[RECORDS SHOWN Boundary: Start]

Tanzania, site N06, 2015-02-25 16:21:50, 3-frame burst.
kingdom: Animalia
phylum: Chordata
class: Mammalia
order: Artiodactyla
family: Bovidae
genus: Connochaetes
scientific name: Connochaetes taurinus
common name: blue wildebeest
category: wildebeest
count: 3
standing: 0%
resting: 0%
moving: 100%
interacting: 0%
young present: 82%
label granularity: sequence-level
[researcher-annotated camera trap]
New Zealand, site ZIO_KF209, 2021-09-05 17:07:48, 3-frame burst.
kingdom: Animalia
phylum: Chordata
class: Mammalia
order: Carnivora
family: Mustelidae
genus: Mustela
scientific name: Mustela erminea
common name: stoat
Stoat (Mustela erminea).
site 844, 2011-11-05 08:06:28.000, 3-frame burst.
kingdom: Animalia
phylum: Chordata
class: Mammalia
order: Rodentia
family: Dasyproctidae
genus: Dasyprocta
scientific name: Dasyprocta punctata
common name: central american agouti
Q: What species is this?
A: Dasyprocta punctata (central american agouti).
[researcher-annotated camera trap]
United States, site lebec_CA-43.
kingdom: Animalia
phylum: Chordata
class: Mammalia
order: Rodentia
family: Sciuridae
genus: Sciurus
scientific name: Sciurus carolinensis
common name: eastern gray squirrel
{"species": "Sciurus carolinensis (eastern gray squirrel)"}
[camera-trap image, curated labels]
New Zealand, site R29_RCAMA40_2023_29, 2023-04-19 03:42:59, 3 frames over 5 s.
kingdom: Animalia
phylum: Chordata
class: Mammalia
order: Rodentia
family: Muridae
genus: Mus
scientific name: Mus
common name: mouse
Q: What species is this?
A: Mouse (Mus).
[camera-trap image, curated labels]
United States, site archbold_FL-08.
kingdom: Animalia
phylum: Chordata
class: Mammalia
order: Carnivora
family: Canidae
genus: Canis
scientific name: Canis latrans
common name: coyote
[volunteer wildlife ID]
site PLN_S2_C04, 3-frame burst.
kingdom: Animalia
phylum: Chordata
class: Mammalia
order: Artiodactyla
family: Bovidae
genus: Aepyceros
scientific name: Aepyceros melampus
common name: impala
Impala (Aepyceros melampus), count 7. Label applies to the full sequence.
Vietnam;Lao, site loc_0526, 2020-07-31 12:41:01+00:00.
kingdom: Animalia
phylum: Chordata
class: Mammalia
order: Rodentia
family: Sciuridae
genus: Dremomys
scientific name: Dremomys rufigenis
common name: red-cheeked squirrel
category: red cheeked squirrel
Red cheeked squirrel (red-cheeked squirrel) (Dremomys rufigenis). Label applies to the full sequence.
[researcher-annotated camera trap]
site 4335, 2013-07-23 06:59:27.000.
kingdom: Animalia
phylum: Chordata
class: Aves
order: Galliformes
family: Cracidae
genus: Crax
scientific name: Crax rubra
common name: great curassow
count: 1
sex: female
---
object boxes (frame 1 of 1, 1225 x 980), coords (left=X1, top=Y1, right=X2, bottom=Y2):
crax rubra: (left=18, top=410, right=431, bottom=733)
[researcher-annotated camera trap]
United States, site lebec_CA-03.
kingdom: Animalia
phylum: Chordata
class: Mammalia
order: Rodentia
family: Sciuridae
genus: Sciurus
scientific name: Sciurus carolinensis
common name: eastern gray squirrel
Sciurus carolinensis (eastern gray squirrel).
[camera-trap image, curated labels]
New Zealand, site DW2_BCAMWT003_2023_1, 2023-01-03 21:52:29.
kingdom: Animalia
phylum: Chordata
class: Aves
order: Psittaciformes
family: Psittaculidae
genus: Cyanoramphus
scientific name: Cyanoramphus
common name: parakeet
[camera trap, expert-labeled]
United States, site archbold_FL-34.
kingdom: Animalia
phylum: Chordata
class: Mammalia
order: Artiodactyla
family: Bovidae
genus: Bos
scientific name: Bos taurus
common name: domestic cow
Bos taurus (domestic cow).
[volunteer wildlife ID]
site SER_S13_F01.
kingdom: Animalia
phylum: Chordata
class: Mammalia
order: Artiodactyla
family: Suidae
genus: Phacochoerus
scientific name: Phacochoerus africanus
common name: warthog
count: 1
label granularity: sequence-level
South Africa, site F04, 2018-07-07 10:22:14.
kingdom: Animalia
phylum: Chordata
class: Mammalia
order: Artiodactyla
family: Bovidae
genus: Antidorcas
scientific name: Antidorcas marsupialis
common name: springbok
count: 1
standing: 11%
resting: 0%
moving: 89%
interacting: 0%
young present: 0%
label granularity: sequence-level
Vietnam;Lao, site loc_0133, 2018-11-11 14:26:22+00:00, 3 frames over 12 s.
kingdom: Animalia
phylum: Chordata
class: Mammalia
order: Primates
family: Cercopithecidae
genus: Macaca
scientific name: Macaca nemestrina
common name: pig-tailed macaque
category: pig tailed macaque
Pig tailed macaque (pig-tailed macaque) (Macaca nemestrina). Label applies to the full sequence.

[RECORDS SHOWN Boundary: End]

• _EXERCISE DIRECTIONS_
Using the material above, print every entry exactly as written.

• _OUTPUT_
Tanzania, site N06, 2015-02-25 16:21:50, 3-frame burst.
kingdom: Animalia
phylum: Chordata
class: Mammalia
order: Artiodactyla
family: Bovidae
genus: Connochaetes
scientific name: Connochaetes taurinus
common name: blue wildebeest
category: wildebeest
count: 3
standing: 0%
resting: 0%
moving: 100%
interacting: 0%
young present: 82%
label granularity: sequence-level
[researcher-annotated camera trap]
New Zealand, site ZIO_KF209, 2021-09-05 17:07:48, 3-frame burst.
kingdom: Animalia
phylum: Chordata
class: Mammalia
order: Carnivora
family: Mustelidae
genus: Mustela
scientific name: Mustela erminea
common name: stoat
Stoat (Mustela erminea).
site 844, 2011-11-05 08:06:28.000, 3-frame burst.
kingdom: Animalia
phylum: Chordata
class: Mammalia
order: Rodentia
family: Dasyproctidae
genus: Dasyprocta
scientific name: Dasyprocta punctata
common name: central american agouti
Q: What species is this?
A: Dasyprocta punctata (central american agouti).
[researcher-annotated camera trap]
United States, site lebec_CA-43.
kingdom: Animalia
phylum: Chordata
class: Mammalia
order: Rodentia
family: Sciuridae
genus: Sciurus
scientific name: Sciurus carolinensis
common name: eastern gray squirrel
{"species": "Sciurus carolinensis (eastern gray squirrel)"}
[camera-trap image, curated labels]
New Zealand, site R29_RCAMA40_2023_29, 2023-04-19 03:42:59, 3 frames over 5 s.
kingdom: Animalia
phylum: Chordata
class: Mammalia
order: Rodentia
family: Muridae
genus: Mus
scientific name: Mus
common name: mouse
Q: What species is this?
A: Mouse (Mus).
[camera-trap image, curated labels]
United States, site archbold_FL-08.
kingdom: Animalia
phylum: Chordata
class: Mammalia
order: Carnivora
family: Canidae
genus: Canis
scientific name: Canis latrans
common name: coyote
[volunteer wildlife ID]
site PLN_S2_C04, 3-frame burst.
kingdom: Animalia
phylum: Chordata
class: Mammalia
order: Artiodactyla
family: Bovidae
genus: Aepyceros
scientific name: Aepyceros melampus
common name: impala
Impala (Aepyceros melampus), count 7. Label applies to the full sequence.
Vietnam;Lao, site loc_0526, 2020-07-31 12:41:01+00:00.
kingdom: Animalia
phylum: Chordata
class: Mammalia
order: Rodentia
family: Sciuridae
genus: Dremomys
scientific name: Dremomys rufigenis
common name: red-cheeked squirrel
category: red cheeked squirrel
Red cheeked squirrel (red-cheeked squirrel) (Dremomys rufigenis). Label applies to the full sequence.
[researcher-annotated camera trap]
site 4335, 2013-07-23 06:59:27.000.
kingdom: Animalia
phylum: Chordata
class: Aves
order: Galliformes
family: Cracidae
genus: Crax
scientific name: Crax rubra
common name: great curassow
count: 1
sex: female
---
object boxes (frame 1 of 1, 1225 x 980), coords (left=X1, top=Y1, right=X2, bottom=Y2):
crax rubra: (left=18, top=410, right=431, bottom=733)
[researcher-annotated camera trap]
United States, site lebec_CA-03.
kingdom: Animalia
phylum: Chordata
class: Mammalia
order: Rodentia
family: Sciuridae
genus: Sciurus
scientific name: Sciurus carolinensis
common name: eastern gray squirrel
Sciurus carolinensis (eastern gray squirrel).
[camera-trap image, curated labels]
New Zealand, site DW2_BCAMWT003_2023_1, 2023-01-03 21:52:29.
kingdom: Animalia
phylum: Chordata
class: Aves
order: Psittaciformes
family: Psittaculidae
genus: Cyanoramphus
scientific name: Cyanoramphus
common name: parakeet
[camera trap, expert-labeled]
United States, site archbold_FL-34.
kingdom: Animalia
phylum: Chordata
class: Mammalia
order: Artiodactyla
family: Bovidae
genus: Bos
scientific name: Bos taurus
common name: domestic cow
Bos taurus (domestic cow).
[volunteer wildlife ID]
site SER_S13_F01.
kingdom: Animalia
phylum: Chordata
class: Mammalia
order: Artiodactyla
family: Suidae
genus: Phacochoerus
scientific name: Phacochoerus africanus
common name: warthog
count: 1
label granularity: sequence-level
South Africa, site F04, 2018-07-07 10:22:14.
kingdom: Animalia
phylum: Chordata
class: Mammalia
order: Artiodactyla
family: Bovidae
genus: Antidorcas
scientific name: Antidorcas marsupialis
common name: springbok
count: 1
standing: 11%
resting: 0%
moving: 89%
interacting: 0%
young present: 0%
label granularity: sequence-level
Vietnam;Lao, site loc_0133, 2018-11-11 14:26:22+00:00, 3 frames over 12 s.
kingdom: Animalia
phylum: Chordata
class: Mammalia
order: Primates
family: Cercopithecidae
genus: Macaca
scientific name: Macaca nemestrina
common name: pig-tailed macaque
category: pig tailed macaque
Pig tailed macaque (pig-tailed macaque) (Macaca nemestrina). Label applies to the full sequence.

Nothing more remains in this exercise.